**GIVEN RECORDS**
§ §

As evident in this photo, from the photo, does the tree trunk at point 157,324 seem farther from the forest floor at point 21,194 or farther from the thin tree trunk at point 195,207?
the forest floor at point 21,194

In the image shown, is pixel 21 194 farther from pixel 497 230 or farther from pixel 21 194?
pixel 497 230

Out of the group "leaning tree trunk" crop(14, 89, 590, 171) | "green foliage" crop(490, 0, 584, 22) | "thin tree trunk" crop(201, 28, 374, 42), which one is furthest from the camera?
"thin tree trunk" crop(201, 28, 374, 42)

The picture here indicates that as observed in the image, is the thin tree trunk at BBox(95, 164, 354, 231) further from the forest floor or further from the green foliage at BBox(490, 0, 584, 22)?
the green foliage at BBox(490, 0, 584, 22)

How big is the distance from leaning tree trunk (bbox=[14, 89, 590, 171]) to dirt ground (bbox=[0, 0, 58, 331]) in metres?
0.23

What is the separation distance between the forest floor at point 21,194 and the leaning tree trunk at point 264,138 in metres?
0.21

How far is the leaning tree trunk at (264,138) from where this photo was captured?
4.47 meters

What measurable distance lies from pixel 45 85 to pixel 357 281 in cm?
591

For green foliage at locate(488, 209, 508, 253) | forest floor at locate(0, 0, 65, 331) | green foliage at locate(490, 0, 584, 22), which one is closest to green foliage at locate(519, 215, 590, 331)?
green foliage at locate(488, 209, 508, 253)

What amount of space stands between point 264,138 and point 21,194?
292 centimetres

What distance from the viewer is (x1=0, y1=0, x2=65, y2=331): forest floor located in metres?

§ §

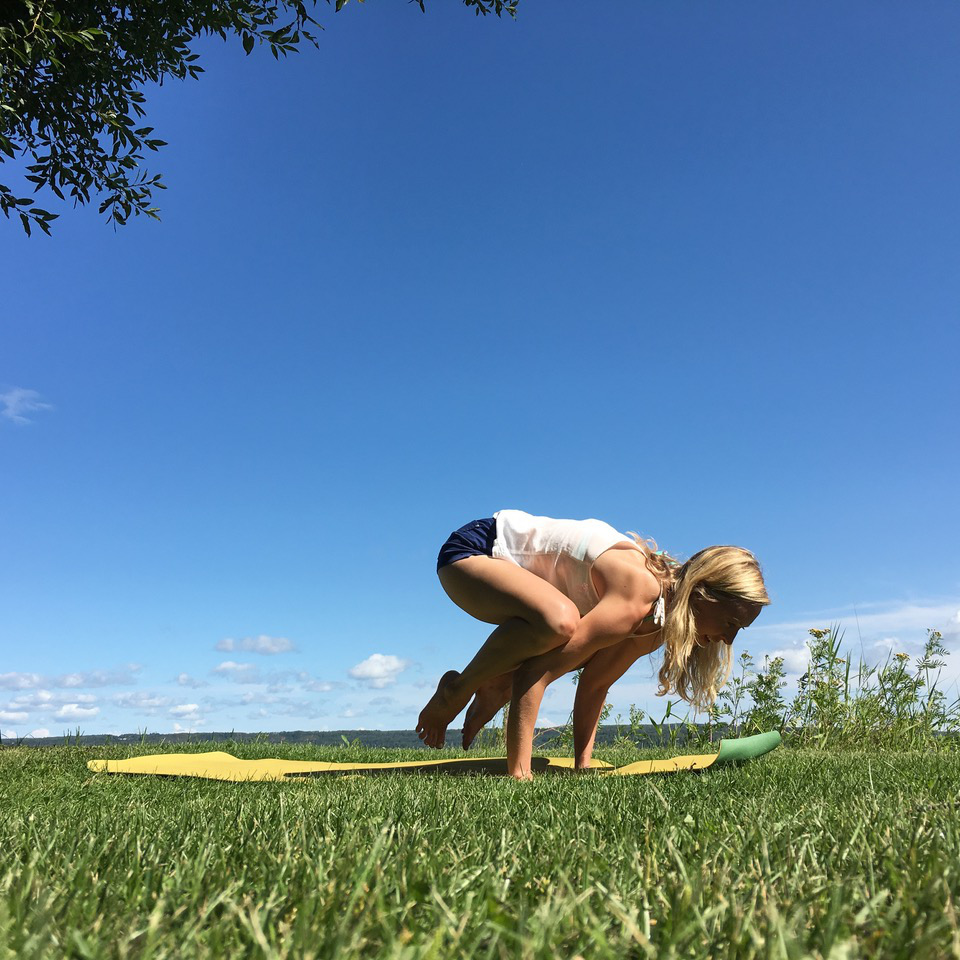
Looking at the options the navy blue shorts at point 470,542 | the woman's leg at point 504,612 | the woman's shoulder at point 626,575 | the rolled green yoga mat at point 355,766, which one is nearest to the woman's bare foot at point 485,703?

§ §

**EXERCISE**
Please reproduce the records word for word, starting at the line that contains "For green foliage" and ending at the line that contains "292 centimetres".

**EXERCISE OUTPUT**
For green foliage at locate(488, 209, 508, 253) | forest floor at locate(0, 0, 65, 331) | green foliage at locate(490, 0, 584, 22), which one is closest to green foliage at locate(519, 215, 590, 331)?
green foliage at locate(488, 209, 508, 253)

What amount of space stands between point 264,138 and point 21,194?
292 centimetres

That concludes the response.